2015 | Tesis | S2 Ilmu Hubungan InternasionalIsu kesehatan global telah menjadi bagian dari persoalan politik internasional. Isu yang melibatkan negara untuk harus bekerjasama pada abad 19 mendorong negara- negara di Eropa untuk bekerjasama dalam memberantas penyakit menular yang membahayakan penduduk di teritori mereka, perdagangan, dan mobilitas antar negara. Perkembangan penanganan penyakit menular dihambat oleh politik internasional yang masih kental dengan cara berpikir Westphalia yang anti dengan segala bentuk intervensi internasional dan state centric. Meski Hukum internasional dalam isu kesehatan global menuntut negara-negara untuk lebih bersifat moderat dalam hal intervensi, implementasi hukum kesehatan global masih bergantung besar terhadap persetujuan negara seperti intervensi pemberantasan organisasi kesehatan global pada abad 19 dan 20 tidak dapat dibenarkan. Pemahaman seperti ini masih dianut oleh sebagian besar negara-negara dewasa ini meskipun konsep Responsibility to Protect menjadi norma utama dalam hubungan internasional terutama pada negara-negara berkembang. Kasus sengketa antara Indonesia dengan WHO pada akhir 2006 merupakan contoh yang menggambarkan kuatnya prinsip Westphalia dalam isu kesehatan global. Indonesia dengan tegas dan didukung negara-negara berkembang. Tesis ini dirancang untuk menganalisis pengaruh hukum kesehatan global yakni International Health Regulation (IHR) 2005 dalam era post Westphalia penyebab respon Indonesia terhadap sistem transfer contoh virus H5N1 terhadap WHO. Tesis ini juga menambahkan dengan pendapat-pendapat yang telah ada mengenai penyebab eksternal yang juga mempengaruhi respon Indonesia seperti norma internasional. Hasil yang dapat disimpulkan dalam penelitian ini adalah meskipun IHR 2005 merupakan hard law dengan konsekuensi yang mengikat pada subjek hukumnya tidak dapat membuat Indonesia merespon apa yang diinginkan WHO. Faktor ambiguitas dalam tingkat presisi IHR 2005 cukup rendah dan tingkat delegasi yang moderat yakni sistem penyelesaian sengketa yang lemah dengan didasarkan proses tawar menawar melalui forum dalam WHO. Standard kepatuhan yang ambigu antara WHO dengan Indonesia dalam IHR 2005 menyebabkan fenomena Compliance bargaining sehingga tiap- tiap pihak memiliki indikator kepatuhan berbeda dalam kasus ini
Abstract The issue of global health had been concern in international affairs since the 19th century when the contagious disease impeded the international trade and mobilization.
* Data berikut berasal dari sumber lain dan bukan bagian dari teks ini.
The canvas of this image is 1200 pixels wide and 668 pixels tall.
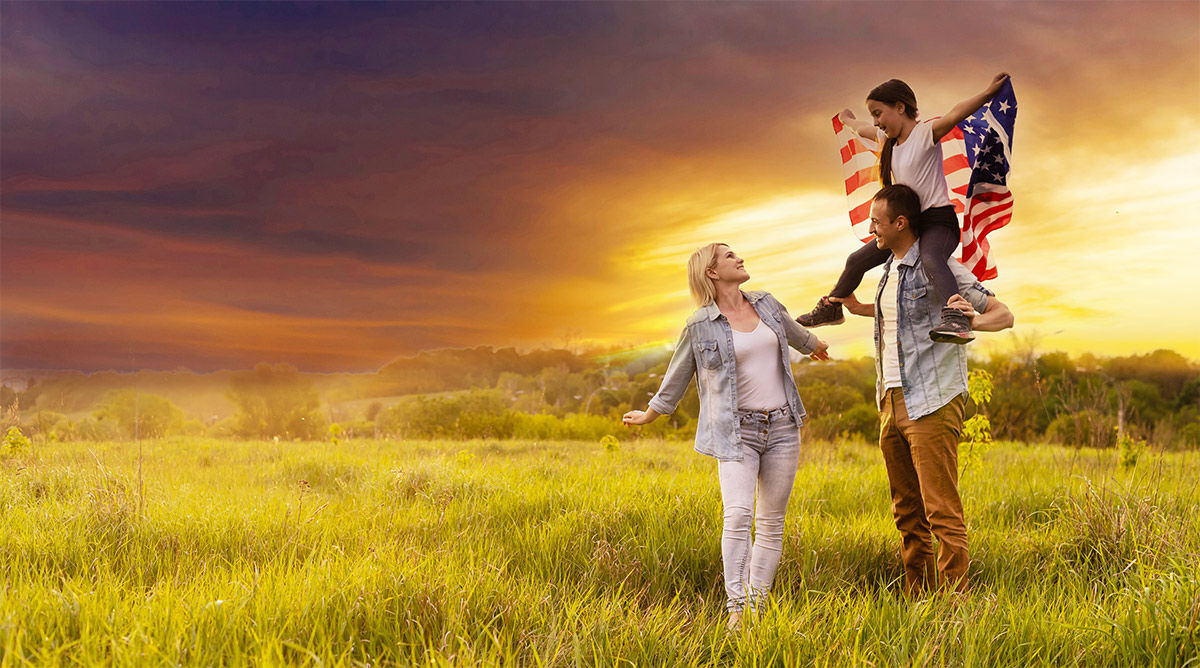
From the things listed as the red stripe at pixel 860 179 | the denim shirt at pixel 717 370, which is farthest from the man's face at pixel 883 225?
the red stripe at pixel 860 179

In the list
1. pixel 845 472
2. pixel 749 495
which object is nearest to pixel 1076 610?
pixel 749 495

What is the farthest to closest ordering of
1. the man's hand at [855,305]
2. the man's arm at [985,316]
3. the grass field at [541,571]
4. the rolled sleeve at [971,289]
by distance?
the man's hand at [855,305]
the rolled sleeve at [971,289]
the man's arm at [985,316]
the grass field at [541,571]

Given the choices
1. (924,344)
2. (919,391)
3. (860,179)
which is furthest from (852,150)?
(919,391)

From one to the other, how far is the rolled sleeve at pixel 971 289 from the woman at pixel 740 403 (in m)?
1.02

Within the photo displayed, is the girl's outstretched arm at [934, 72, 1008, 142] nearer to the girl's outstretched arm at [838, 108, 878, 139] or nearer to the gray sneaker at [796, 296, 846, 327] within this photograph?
the girl's outstretched arm at [838, 108, 878, 139]

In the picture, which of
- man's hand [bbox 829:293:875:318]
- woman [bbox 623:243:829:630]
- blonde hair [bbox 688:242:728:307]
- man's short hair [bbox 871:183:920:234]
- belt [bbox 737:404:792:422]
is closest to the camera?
woman [bbox 623:243:829:630]

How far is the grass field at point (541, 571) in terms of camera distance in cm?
332

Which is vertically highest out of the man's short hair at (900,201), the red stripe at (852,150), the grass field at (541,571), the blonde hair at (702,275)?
the red stripe at (852,150)

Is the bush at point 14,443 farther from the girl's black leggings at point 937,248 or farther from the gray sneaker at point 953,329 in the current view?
the gray sneaker at point 953,329

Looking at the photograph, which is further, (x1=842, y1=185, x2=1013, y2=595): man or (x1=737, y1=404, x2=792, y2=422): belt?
(x1=737, y1=404, x2=792, y2=422): belt

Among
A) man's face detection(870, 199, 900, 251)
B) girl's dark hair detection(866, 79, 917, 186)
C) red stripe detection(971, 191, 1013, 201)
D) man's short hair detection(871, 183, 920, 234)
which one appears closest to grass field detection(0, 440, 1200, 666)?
man's face detection(870, 199, 900, 251)

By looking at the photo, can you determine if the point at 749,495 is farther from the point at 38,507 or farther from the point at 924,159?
the point at 38,507

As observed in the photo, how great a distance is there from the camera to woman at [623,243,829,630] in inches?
166

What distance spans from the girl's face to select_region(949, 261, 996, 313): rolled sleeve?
103cm
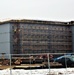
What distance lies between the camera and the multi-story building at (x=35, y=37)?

At that time, this phenomenon prompted the European states to conduct cooperation specifically combating the infectious disease. Westphalian principle, however, was major setback to implement the International Law pertaining to global diseases due to the state centric and the denial of any international intervention over their territory in regard of disease prevention and controlling. This seems to be shown in the case of dispute between Indonesia and World Health Organization (WHO) over the refusal of Indonesia on Viral sample (H5N1) transfer mechanism under IHR 2005. Though, 21st century, under Post Westphalia period, the state behaviors- mainly developing countries- remain to be like in the predominant Westphalia period. This thesis is designed to analyze the influence of compliance bargaining pertaining to viral transfer mechanism under IHR 2005 toward Indonesia's respond to WHO. In other words, it attempts to answer the question of Indonesia's respond to WHO through International law aspect. Finally, the result which could be concluded is the though IHR 2005 is considerably hard law which is highly binding to its subjects including Indonesia, it could not enforce Indonesia responds congruently with what WHO demanded. The ambiguity on IHR 2005 and the lack of compliance of state members within more than decades that precedes before the case of Indonesia occurred have significantly contributed the compliance bargaining between Indonesia and WHO in this case. It is found out that each parties have different the standard of compliance.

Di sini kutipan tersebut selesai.